According to her, several initiatives to promote good governance are also funded through the federal budget supplemented with the assistance of development partners.
Ahmed noted that the constraints posed by insecurity and misgovernance on sustainable development are multifaceted and require an all hands-on-deck approach.
She said: “The Ministry of Finance, Budget and National Planning under my leadership plays a critical role in ensuring the funding requirements for the various MDAs involved in achieving this objective, including the security agencies, are met in a timely and predictable fashion.
“However, at the ministry, we envision our role as extending beyond facilitation to actively engaging in the design and delivery of initiatives which directly contribute to building the superstructure of good governance and security in Nigeria, all within the mandate of our ministry and its agencies.”
But she observed that although good governance and security are instrumental to sustainable development, she was of the belief that causality also runs in the other direction with growth and economic development creating a safe and secure environment where all Nigerians can pursue their livelihoods.
Despite the 5.01 per cent second quarter growth in gross domestic product (GDP), she declared that there is still a lot of work to be done to achieve sustainable development.
“The most recent GDP data, which reports real GDP growth of 5.01% in the second quarter of 2021, is very encouraging news as it indicates the Nigerian economy is on a solid path to recovery.
“It is important to note that much of the growth was driven by the expansion of the non-oil sector of the economy where most Nigerians are employed.

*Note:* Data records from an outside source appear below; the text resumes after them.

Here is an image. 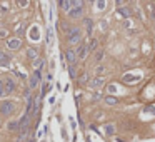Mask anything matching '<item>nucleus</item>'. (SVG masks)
Returning <instances> with one entry per match:
<instances>
[{
  "label": "nucleus",
  "instance_id": "f257e3e1",
  "mask_svg": "<svg viewBox=\"0 0 155 142\" xmlns=\"http://www.w3.org/2000/svg\"><path fill=\"white\" fill-rule=\"evenodd\" d=\"M80 40H82V32H80V29H72V30H68L67 34V42L70 44V45H77V44H80Z\"/></svg>",
  "mask_w": 155,
  "mask_h": 142
},
{
  "label": "nucleus",
  "instance_id": "f03ea898",
  "mask_svg": "<svg viewBox=\"0 0 155 142\" xmlns=\"http://www.w3.org/2000/svg\"><path fill=\"white\" fill-rule=\"evenodd\" d=\"M14 112H15V104H14V102H10V100L0 102V114H2V115L9 117V115H12Z\"/></svg>",
  "mask_w": 155,
  "mask_h": 142
},
{
  "label": "nucleus",
  "instance_id": "7ed1b4c3",
  "mask_svg": "<svg viewBox=\"0 0 155 142\" xmlns=\"http://www.w3.org/2000/svg\"><path fill=\"white\" fill-rule=\"evenodd\" d=\"M42 80V69H35V72H33V75L30 77V84H28V89H35L38 84H40Z\"/></svg>",
  "mask_w": 155,
  "mask_h": 142
},
{
  "label": "nucleus",
  "instance_id": "20e7f679",
  "mask_svg": "<svg viewBox=\"0 0 155 142\" xmlns=\"http://www.w3.org/2000/svg\"><path fill=\"white\" fill-rule=\"evenodd\" d=\"M4 89H5L7 95H10L12 92L15 90V82H14L12 77H5V79H4Z\"/></svg>",
  "mask_w": 155,
  "mask_h": 142
},
{
  "label": "nucleus",
  "instance_id": "39448f33",
  "mask_svg": "<svg viewBox=\"0 0 155 142\" xmlns=\"http://www.w3.org/2000/svg\"><path fill=\"white\" fill-rule=\"evenodd\" d=\"M7 47H9L10 50H18V49L22 47V40L17 39V37H12V39L7 40Z\"/></svg>",
  "mask_w": 155,
  "mask_h": 142
},
{
  "label": "nucleus",
  "instance_id": "423d86ee",
  "mask_svg": "<svg viewBox=\"0 0 155 142\" xmlns=\"http://www.w3.org/2000/svg\"><path fill=\"white\" fill-rule=\"evenodd\" d=\"M103 82H105L103 77H95V79H92V80L88 82V87L90 89H100L103 85Z\"/></svg>",
  "mask_w": 155,
  "mask_h": 142
},
{
  "label": "nucleus",
  "instance_id": "0eeeda50",
  "mask_svg": "<svg viewBox=\"0 0 155 142\" xmlns=\"http://www.w3.org/2000/svg\"><path fill=\"white\" fill-rule=\"evenodd\" d=\"M75 54H77V57L78 59H85V57H87V54H88V47H87V44H80V47H78L77 49V52H75Z\"/></svg>",
  "mask_w": 155,
  "mask_h": 142
},
{
  "label": "nucleus",
  "instance_id": "6e6552de",
  "mask_svg": "<svg viewBox=\"0 0 155 142\" xmlns=\"http://www.w3.org/2000/svg\"><path fill=\"white\" fill-rule=\"evenodd\" d=\"M65 57H67V62L70 64V65H73L75 60H77V54H75V50H72V49H68V50H67Z\"/></svg>",
  "mask_w": 155,
  "mask_h": 142
},
{
  "label": "nucleus",
  "instance_id": "1a4fd4ad",
  "mask_svg": "<svg viewBox=\"0 0 155 142\" xmlns=\"http://www.w3.org/2000/svg\"><path fill=\"white\" fill-rule=\"evenodd\" d=\"M82 12H83L82 7H72V9H70V12H68V15L72 17V19H78V17L82 15Z\"/></svg>",
  "mask_w": 155,
  "mask_h": 142
},
{
  "label": "nucleus",
  "instance_id": "9d476101",
  "mask_svg": "<svg viewBox=\"0 0 155 142\" xmlns=\"http://www.w3.org/2000/svg\"><path fill=\"white\" fill-rule=\"evenodd\" d=\"M117 14H119L120 17H124V19H129L132 12H130V9H129V7H119V10H117Z\"/></svg>",
  "mask_w": 155,
  "mask_h": 142
},
{
  "label": "nucleus",
  "instance_id": "9b49d317",
  "mask_svg": "<svg viewBox=\"0 0 155 142\" xmlns=\"http://www.w3.org/2000/svg\"><path fill=\"white\" fill-rule=\"evenodd\" d=\"M40 100H42V95H35V100H33V109H32V115H35L38 109H40Z\"/></svg>",
  "mask_w": 155,
  "mask_h": 142
},
{
  "label": "nucleus",
  "instance_id": "f8f14e48",
  "mask_svg": "<svg viewBox=\"0 0 155 142\" xmlns=\"http://www.w3.org/2000/svg\"><path fill=\"white\" fill-rule=\"evenodd\" d=\"M27 57H28V60H35L37 57H38V52H37L33 47H28V49H27Z\"/></svg>",
  "mask_w": 155,
  "mask_h": 142
},
{
  "label": "nucleus",
  "instance_id": "ddd939ff",
  "mask_svg": "<svg viewBox=\"0 0 155 142\" xmlns=\"http://www.w3.org/2000/svg\"><path fill=\"white\" fill-rule=\"evenodd\" d=\"M60 7H62L63 10L68 14L70 9H72V0H60Z\"/></svg>",
  "mask_w": 155,
  "mask_h": 142
},
{
  "label": "nucleus",
  "instance_id": "4468645a",
  "mask_svg": "<svg viewBox=\"0 0 155 142\" xmlns=\"http://www.w3.org/2000/svg\"><path fill=\"white\" fill-rule=\"evenodd\" d=\"M9 62H10V57L7 55L4 50H0V65H7Z\"/></svg>",
  "mask_w": 155,
  "mask_h": 142
},
{
  "label": "nucleus",
  "instance_id": "2eb2a0df",
  "mask_svg": "<svg viewBox=\"0 0 155 142\" xmlns=\"http://www.w3.org/2000/svg\"><path fill=\"white\" fill-rule=\"evenodd\" d=\"M147 9H149V15L152 20H155V2H150L149 5H147Z\"/></svg>",
  "mask_w": 155,
  "mask_h": 142
},
{
  "label": "nucleus",
  "instance_id": "dca6fc26",
  "mask_svg": "<svg viewBox=\"0 0 155 142\" xmlns=\"http://www.w3.org/2000/svg\"><path fill=\"white\" fill-rule=\"evenodd\" d=\"M105 104H109V105H117L119 104V99H115L112 95H107L105 97Z\"/></svg>",
  "mask_w": 155,
  "mask_h": 142
},
{
  "label": "nucleus",
  "instance_id": "f3484780",
  "mask_svg": "<svg viewBox=\"0 0 155 142\" xmlns=\"http://www.w3.org/2000/svg\"><path fill=\"white\" fill-rule=\"evenodd\" d=\"M30 39H32V40H38V39H40V35H38V29H37V27H32Z\"/></svg>",
  "mask_w": 155,
  "mask_h": 142
},
{
  "label": "nucleus",
  "instance_id": "a211bd4d",
  "mask_svg": "<svg viewBox=\"0 0 155 142\" xmlns=\"http://www.w3.org/2000/svg\"><path fill=\"white\" fill-rule=\"evenodd\" d=\"M97 45H98V42H97V39H90V42H88V50H95L97 49Z\"/></svg>",
  "mask_w": 155,
  "mask_h": 142
},
{
  "label": "nucleus",
  "instance_id": "6ab92c4d",
  "mask_svg": "<svg viewBox=\"0 0 155 142\" xmlns=\"http://www.w3.org/2000/svg\"><path fill=\"white\" fill-rule=\"evenodd\" d=\"M85 27H87V34L88 35H92V20H90V19H85Z\"/></svg>",
  "mask_w": 155,
  "mask_h": 142
},
{
  "label": "nucleus",
  "instance_id": "aec40b11",
  "mask_svg": "<svg viewBox=\"0 0 155 142\" xmlns=\"http://www.w3.org/2000/svg\"><path fill=\"white\" fill-rule=\"evenodd\" d=\"M68 75L72 77V79H75V77H77V69H75V65H70V67H68Z\"/></svg>",
  "mask_w": 155,
  "mask_h": 142
},
{
  "label": "nucleus",
  "instance_id": "412c9836",
  "mask_svg": "<svg viewBox=\"0 0 155 142\" xmlns=\"http://www.w3.org/2000/svg\"><path fill=\"white\" fill-rule=\"evenodd\" d=\"M52 39H53V30L48 29V30H47V44H48V45H52Z\"/></svg>",
  "mask_w": 155,
  "mask_h": 142
},
{
  "label": "nucleus",
  "instance_id": "4be33fe9",
  "mask_svg": "<svg viewBox=\"0 0 155 142\" xmlns=\"http://www.w3.org/2000/svg\"><path fill=\"white\" fill-rule=\"evenodd\" d=\"M114 132H115V127L112 126V124L105 126V134H109V136H114Z\"/></svg>",
  "mask_w": 155,
  "mask_h": 142
},
{
  "label": "nucleus",
  "instance_id": "5701e85b",
  "mask_svg": "<svg viewBox=\"0 0 155 142\" xmlns=\"http://www.w3.org/2000/svg\"><path fill=\"white\" fill-rule=\"evenodd\" d=\"M9 131H18V122H9Z\"/></svg>",
  "mask_w": 155,
  "mask_h": 142
},
{
  "label": "nucleus",
  "instance_id": "b1692460",
  "mask_svg": "<svg viewBox=\"0 0 155 142\" xmlns=\"http://www.w3.org/2000/svg\"><path fill=\"white\" fill-rule=\"evenodd\" d=\"M33 65H35V69H42L43 67V60L42 59H35L33 60Z\"/></svg>",
  "mask_w": 155,
  "mask_h": 142
},
{
  "label": "nucleus",
  "instance_id": "393cba45",
  "mask_svg": "<svg viewBox=\"0 0 155 142\" xmlns=\"http://www.w3.org/2000/svg\"><path fill=\"white\" fill-rule=\"evenodd\" d=\"M102 59H103V50H98L95 54V62H102Z\"/></svg>",
  "mask_w": 155,
  "mask_h": 142
},
{
  "label": "nucleus",
  "instance_id": "a878e982",
  "mask_svg": "<svg viewBox=\"0 0 155 142\" xmlns=\"http://www.w3.org/2000/svg\"><path fill=\"white\" fill-rule=\"evenodd\" d=\"M5 89H4V79H0V97H5Z\"/></svg>",
  "mask_w": 155,
  "mask_h": 142
},
{
  "label": "nucleus",
  "instance_id": "bb28decb",
  "mask_svg": "<svg viewBox=\"0 0 155 142\" xmlns=\"http://www.w3.org/2000/svg\"><path fill=\"white\" fill-rule=\"evenodd\" d=\"M78 82H80V84H85V82H88V75H87V74H82V75L78 77Z\"/></svg>",
  "mask_w": 155,
  "mask_h": 142
},
{
  "label": "nucleus",
  "instance_id": "cd10ccee",
  "mask_svg": "<svg viewBox=\"0 0 155 142\" xmlns=\"http://www.w3.org/2000/svg\"><path fill=\"white\" fill-rule=\"evenodd\" d=\"M83 0H72V7H82Z\"/></svg>",
  "mask_w": 155,
  "mask_h": 142
},
{
  "label": "nucleus",
  "instance_id": "c85d7f7f",
  "mask_svg": "<svg viewBox=\"0 0 155 142\" xmlns=\"http://www.w3.org/2000/svg\"><path fill=\"white\" fill-rule=\"evenodd\" d=\"M27 4H28V0H17V5L18 7H27Z\"/></svg>",
  "mask_w": 155,
  "mask_h": 142
},
{
  "label": "nucleus",
  "instance_id": "c756f323",
  "mask_svg": "<svg viewBox=\"0 0 155 142\" xmlns=\"http://www.w3.org/2000/svg\"><path fill=\"white\" fill-rule=\"evenodd\" d=\"M139 79H140L139 75H137V77H130V75H125V77H124V80H125V82H129V80H139Z\"/></svg>",
  "mask_w": 155,
  "mask_h": 142
},
{
  "label": "nucleus",
  "instance_id": "7c9ffc66",
  "mask_svg": "<svg viewBox=\"0 0 155 142\" xmlns=\"http://www.w3.org/2000/svg\"><path fill=\"white\" fill-rule=\"evenodd\" d=\"M103 7H105V2L100 0V2H98V10H103Z\"/></svg>",
  "mask_w": 155,
  "mask_h": 142
},
{
  "label": "nucleus",
  "instance_id": "2f4dec72",
  "mask_svg": "<svg viewBox=\"0 0 155 142\" xmlns=\"http://www.w3.org/2000/svg\"><path fill=\"white\" fill-rule=\"evenodd\" d=\"M145 110H149L150 114H154V115H155V107H147V109H145Z\"/></svg>",
  "mask_w": 155,
  "mask_h": 142
},
{
  "label": "nucleus",
  "instance_id": "473e14b6",
  "mask_svg": "<svg viewBox=\"0 0 155 142\" xmlns=\"http://www.w3.org/2000/svg\"><path fill=\"white\" fill-rule=\"evenodd\" d=\"M95 70H97V74H102V72L105 70V69H103V67L100 65V67H97V69H95Z\"/></svg>",
  "mask_w": 155,
  "mask_h": 142
},
{
  "label": "nucleus",
  "instance_id": "72a5a7b5",
  "mask_svg": "<svg viewBox=\"0 0 155 142\" xmlns=\"http://www.w3.org/2000/svg\"><path fill=\"white\" fill-rule=\"evenodd\" d=\"M100 97H102V95H100V94H95V95H93L92 99H93V100H98V99H100Z\"/></svg>",
  "mask_w": 155,
  "mask_h": 142
},
{
  "label": "nucleus",
  "instance_id": "f704fd0d",
  "mask_svg": "<svg viewBox=\"0 0 155 142\" xmlns=\"http://www.w3.org/2000/svg\"><path fill=\"white\" fill-rule=\"evenodd\" d=\"M122 2H124V0H115V4H117V5H119V7L122 5Z\"/></svg>",
  "mask_w": 155,
  "mask_h": 142
},
{
  "label": "nucleus",
  "instance_id": "c9c22d12",
  "mask_svg": "<svg viewBox=\"0 0 155 142\" xmlns=\"http://www.w3.org/2000/svg\"><path fill=\"white\" fill-rule=\"evenodd\" d=\"M88 2H90V4H93V2H95V0H88Z\"/></svg>",
  "mask_w": 155,
  "mask_h": 142
},
{
  "label": "nucleus",
  "instance_id": "e433bc0d",
  "mask_svg": "<svg viewBox=\"0 0 155 142\" xmlns=\"http://www.w3.org/2000/svg\"><path fill=\"white\" fill-rule=\"evenodd\" d=\"M30 142H32V141H30Z\"/></svg>",
  "mask_w": 155,
  "mask_h": 142
}]
</instances>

“We recognise there is still much to be done and will continue to work closely with all the relevant stakeholders in Nigeria, including the officers of the Executive Intelligence Management Course 14, who are representatives of our brave and valiant security forces, to make Nigeria a safe and secure environment conducive to sustainable development,” the minister stated.
Citing the African Development Bank (AfDB), she pointed out that the annual global cost of conflict is estimated at $100 billion, adding that fragile and conflict-afflicted states are found to lag behind on most development indicators, experiencing higher levels of malnutrition, child mortality and school completion rates.
Insecurity, the minister said, discourages investment, lowers productivity and destroys livelihoods, adding that progress on the Millennium Development Goals (MDGs) was found to be slowest in fragile and conflict-afflicted countries and for this reason, human security is viewed as essential to the attainment of the SDGs.
“A consensus has emerged recognising security as a precondition for sustainable development. Security agencies are an intrinsic and essential element of the governance structure of any nation with the level of security determining the sustainability of development.
“In the absence of security, the governance structures in a nation state are vulnerable to collapse, thus undermining sustainable development.
“Thus, security and good governance are foundational and fundamental to the attainment of sustainable development.
“They form a critical part of the super-structure on which economic growth and development can be achieved in any country,” she declared.